Il y a fort à parier que, telles des semences nourricières, des mots auraient germé sur le terrain fertile de son imaginaire. Tout comme la vie a besoin d'air et d'eau, pour vivre le poète a besoin du rythme, de la couleur des mots. Un besoin viscéral, car ils sont sa respiration, son souffle de vie, la substance dont il se nourrit. C'est en se les appropriant, en les faisant siens, qu'il se permet et ose faire jaillir le trop plein de ses émotions. Car le poète est homme ou femme d'émotion. Sensible à tout ce qui est. Sensible aux sensations vagues ou précises qui surgissent n'importe quand, n'importe où. Réceptif au hasard d'un mot dit ou entendu, aux images, aux regards, aux gestes qui parfois le heurtent, parfois le séduisent.
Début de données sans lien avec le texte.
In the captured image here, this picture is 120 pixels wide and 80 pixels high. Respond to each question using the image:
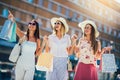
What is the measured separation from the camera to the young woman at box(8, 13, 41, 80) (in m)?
5.34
Attentif aux sentiments éprouvés, aux souvenirs mémorisés. Et parce qu'au plus profond de lui il ressent un impérieux besoin de dire, de s'exprimer, il va jongler avec les mots. Il va les apprivoiser, prendre plaisir à les choisir, les marier; il va écrire. Que ses préférences le portent vers le toucher lisse d'un papier ou encore la luminosité d'un écran peu importe où il posera son écriture. Il va jouer avec les mots, parce qu'il en est amoureux. Il les choisira avec soin en tenant compte de leurs couleurs, de leurs lumières, de leurs sons. Car les mots sont comme des fleurs, ils ont des couleurs, des ombres, des lumières, des musiques. Et si la grâce d'un bouquet tient dans l'heureux mariage des diverses fleurs qui le composent, à son image, le poème révèle sa beauté et offre le rythme de sa musique par le choix judicieux des mots qui l'habitent.

Au cœur d'une solitude qui n'est pas fardeau mais présence amie, le poète va s'atteler à son travail de création. Il en retira souvent des sentiments contradictoires; parfois des vagues de bonheur intense, parfois il bénéficiera du vent doux du réconfort, parfois aussi il se sentira envahi par un profond découragement devant la difficulté de la tâche. Cependant ce dont il a la complète assurance, c'est qu'il répond à un irrépressible et impétueux élan.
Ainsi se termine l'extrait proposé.